[slurm-users] cgroup limits not created for jobs

Sun Jul 26 19:21:09 UTC 2020

On Sat, 25 Jul 2020 2:00am, Chris Samuel wrote:

> On Friday, 24 July 2020 9:48:35 AM PDT Paul Raines wrote:
>
>> But when I run a job on the node it runs I can find no
>> evidence in cgroups of any limits being set
>>
>> Example job:
>>
>> mlscgpu1[0]:~$ salloc -n1 -c3 -p batch --gres=gpu:quadro_rtx_6000:1 --mem=1G
>> salloc: Granted job allocation 17
>> mlscgpu1[0]:~$ echo $$
>> 137112
>> mlscgpu1[0]:~$
>
> You're not actually running inside a job at that point unless you've defined
> "SallocDefaultCommand" in your slurm.conf, and I'm guessing that's not the
> case there.  You can make salloc fire up an srun for you in the allocation
> using that option, see the docs here:
>
> https://slurm.schedmd.com/slurm.conf.html#OPT_SallocDefaultCommand
>

Thank you so much.  This also explains my GPU CUDA_VISIBLE_DEVICES missing
problem in my previous post.

As a new SLURM admin, I am a bit suprised at this default behavior.
Seems like a way for users to game the system by never running srun.

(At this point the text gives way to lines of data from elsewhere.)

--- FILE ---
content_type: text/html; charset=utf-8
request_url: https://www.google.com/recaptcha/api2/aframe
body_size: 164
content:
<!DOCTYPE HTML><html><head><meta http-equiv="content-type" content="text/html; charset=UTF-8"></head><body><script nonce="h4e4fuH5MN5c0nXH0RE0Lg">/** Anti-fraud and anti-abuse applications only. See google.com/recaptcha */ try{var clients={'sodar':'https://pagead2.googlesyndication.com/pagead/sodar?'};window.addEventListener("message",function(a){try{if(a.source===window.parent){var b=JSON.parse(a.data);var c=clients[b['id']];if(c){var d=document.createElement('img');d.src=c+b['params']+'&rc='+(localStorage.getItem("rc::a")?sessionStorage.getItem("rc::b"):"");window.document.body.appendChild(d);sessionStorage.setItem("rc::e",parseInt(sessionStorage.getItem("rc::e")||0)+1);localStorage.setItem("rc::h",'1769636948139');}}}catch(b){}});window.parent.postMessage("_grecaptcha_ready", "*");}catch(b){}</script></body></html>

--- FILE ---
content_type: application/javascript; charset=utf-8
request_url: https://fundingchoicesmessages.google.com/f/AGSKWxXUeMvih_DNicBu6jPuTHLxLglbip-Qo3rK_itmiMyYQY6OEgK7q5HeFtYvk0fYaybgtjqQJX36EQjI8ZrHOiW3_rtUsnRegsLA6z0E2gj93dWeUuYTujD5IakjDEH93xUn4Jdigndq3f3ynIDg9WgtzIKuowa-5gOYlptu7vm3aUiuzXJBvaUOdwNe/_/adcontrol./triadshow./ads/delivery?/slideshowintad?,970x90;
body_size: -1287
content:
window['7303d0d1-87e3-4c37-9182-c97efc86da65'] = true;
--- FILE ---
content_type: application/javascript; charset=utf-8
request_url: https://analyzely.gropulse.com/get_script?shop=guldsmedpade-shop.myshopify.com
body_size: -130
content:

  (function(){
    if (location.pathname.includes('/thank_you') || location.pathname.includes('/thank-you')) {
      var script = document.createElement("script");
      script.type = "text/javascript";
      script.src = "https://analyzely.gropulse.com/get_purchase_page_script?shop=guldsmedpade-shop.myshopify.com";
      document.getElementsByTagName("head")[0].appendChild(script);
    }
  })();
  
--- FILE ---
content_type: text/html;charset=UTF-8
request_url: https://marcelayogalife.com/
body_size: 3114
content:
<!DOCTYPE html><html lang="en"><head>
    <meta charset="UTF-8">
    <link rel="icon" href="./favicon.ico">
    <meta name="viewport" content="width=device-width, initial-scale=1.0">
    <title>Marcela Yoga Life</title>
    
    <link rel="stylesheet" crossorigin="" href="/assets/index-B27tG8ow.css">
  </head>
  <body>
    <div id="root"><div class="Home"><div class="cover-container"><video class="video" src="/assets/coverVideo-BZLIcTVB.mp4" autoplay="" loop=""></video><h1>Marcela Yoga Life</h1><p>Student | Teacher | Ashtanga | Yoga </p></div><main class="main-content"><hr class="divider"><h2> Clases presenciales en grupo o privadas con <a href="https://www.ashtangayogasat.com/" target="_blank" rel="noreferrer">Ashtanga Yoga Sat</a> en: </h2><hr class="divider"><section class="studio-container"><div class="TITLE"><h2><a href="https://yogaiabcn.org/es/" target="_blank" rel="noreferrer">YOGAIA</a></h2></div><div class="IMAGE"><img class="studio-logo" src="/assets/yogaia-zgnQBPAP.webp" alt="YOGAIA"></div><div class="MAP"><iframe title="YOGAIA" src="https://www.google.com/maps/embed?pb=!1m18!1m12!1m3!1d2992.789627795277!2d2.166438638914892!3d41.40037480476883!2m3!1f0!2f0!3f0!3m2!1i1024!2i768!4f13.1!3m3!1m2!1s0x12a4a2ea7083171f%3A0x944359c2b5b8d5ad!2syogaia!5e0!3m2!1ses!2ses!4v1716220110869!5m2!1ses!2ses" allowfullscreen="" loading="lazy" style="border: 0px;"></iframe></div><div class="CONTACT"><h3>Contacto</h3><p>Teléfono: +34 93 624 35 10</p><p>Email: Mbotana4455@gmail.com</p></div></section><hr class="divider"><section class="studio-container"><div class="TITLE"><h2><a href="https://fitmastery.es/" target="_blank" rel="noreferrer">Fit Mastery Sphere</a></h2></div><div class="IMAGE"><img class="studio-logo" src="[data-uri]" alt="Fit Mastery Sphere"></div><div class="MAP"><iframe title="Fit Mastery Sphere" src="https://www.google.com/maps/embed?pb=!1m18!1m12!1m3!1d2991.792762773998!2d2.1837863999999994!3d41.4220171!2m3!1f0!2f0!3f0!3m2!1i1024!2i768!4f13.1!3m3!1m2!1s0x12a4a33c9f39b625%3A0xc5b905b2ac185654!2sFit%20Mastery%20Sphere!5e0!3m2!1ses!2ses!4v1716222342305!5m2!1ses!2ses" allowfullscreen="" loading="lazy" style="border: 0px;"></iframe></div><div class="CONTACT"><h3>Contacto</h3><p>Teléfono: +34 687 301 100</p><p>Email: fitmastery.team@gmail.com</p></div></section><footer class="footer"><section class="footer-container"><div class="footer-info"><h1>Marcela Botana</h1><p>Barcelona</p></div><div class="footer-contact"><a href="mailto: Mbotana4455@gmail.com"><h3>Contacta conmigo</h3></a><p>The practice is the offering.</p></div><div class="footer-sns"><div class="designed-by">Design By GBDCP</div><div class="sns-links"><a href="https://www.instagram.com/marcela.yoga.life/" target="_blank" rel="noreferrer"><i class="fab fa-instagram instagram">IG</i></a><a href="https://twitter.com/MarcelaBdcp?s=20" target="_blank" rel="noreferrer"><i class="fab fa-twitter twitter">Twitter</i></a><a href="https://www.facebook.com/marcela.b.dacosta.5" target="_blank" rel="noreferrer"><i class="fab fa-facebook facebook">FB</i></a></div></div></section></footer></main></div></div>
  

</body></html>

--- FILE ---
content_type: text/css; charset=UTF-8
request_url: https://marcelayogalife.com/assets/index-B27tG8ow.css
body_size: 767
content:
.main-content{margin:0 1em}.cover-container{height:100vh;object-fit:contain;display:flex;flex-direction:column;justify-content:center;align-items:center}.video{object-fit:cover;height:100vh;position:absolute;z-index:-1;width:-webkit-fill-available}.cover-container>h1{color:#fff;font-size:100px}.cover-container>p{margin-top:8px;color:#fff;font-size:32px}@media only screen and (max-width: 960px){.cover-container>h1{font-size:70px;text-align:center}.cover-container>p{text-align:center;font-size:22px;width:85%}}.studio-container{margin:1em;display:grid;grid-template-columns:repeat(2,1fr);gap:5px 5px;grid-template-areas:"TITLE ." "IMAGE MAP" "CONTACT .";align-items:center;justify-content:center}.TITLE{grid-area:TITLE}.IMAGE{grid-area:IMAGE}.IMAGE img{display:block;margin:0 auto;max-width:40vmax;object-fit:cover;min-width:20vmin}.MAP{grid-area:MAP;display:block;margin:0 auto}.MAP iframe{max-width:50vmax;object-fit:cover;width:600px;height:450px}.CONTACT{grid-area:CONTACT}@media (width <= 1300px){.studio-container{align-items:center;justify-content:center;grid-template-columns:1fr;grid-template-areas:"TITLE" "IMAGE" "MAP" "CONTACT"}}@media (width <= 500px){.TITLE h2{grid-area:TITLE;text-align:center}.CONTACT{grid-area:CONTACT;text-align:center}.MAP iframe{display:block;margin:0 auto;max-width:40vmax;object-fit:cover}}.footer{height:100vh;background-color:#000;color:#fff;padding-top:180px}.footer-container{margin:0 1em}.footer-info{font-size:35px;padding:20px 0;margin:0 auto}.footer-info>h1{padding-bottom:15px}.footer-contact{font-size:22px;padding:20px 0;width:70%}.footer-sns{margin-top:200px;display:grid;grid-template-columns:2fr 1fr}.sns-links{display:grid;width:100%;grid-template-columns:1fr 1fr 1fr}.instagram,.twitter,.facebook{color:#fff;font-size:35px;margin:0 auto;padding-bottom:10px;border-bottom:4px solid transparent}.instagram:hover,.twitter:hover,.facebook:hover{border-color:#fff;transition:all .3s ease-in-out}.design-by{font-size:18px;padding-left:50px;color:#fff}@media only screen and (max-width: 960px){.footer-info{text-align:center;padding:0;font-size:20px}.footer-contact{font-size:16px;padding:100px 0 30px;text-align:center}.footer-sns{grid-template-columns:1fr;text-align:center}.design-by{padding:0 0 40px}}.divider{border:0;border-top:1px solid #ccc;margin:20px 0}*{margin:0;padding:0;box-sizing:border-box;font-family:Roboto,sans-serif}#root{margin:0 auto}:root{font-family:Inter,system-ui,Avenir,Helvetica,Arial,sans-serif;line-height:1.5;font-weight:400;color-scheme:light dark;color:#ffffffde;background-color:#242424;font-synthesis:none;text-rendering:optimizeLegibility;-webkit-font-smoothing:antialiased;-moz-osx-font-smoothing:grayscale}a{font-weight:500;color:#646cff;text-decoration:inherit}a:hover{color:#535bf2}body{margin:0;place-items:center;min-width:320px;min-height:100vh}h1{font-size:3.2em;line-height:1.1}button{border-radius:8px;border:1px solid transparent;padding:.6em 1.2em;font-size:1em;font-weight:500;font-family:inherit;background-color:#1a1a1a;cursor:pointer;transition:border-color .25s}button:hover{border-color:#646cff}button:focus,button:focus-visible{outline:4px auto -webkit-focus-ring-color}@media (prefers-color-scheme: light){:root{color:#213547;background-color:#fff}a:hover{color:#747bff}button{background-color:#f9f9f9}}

The only limit I suppose that is being really enforced at that point
is walltime?

I guess I need to research srun and SallocDefaultCommand more, but is 
there some way to set some kind of separate walltime limit on a
job for the time a salloc has to run srun?  It is not clear if one
can make a SallocDefaultCommand that does "srun ..." that really
covers all possibilities.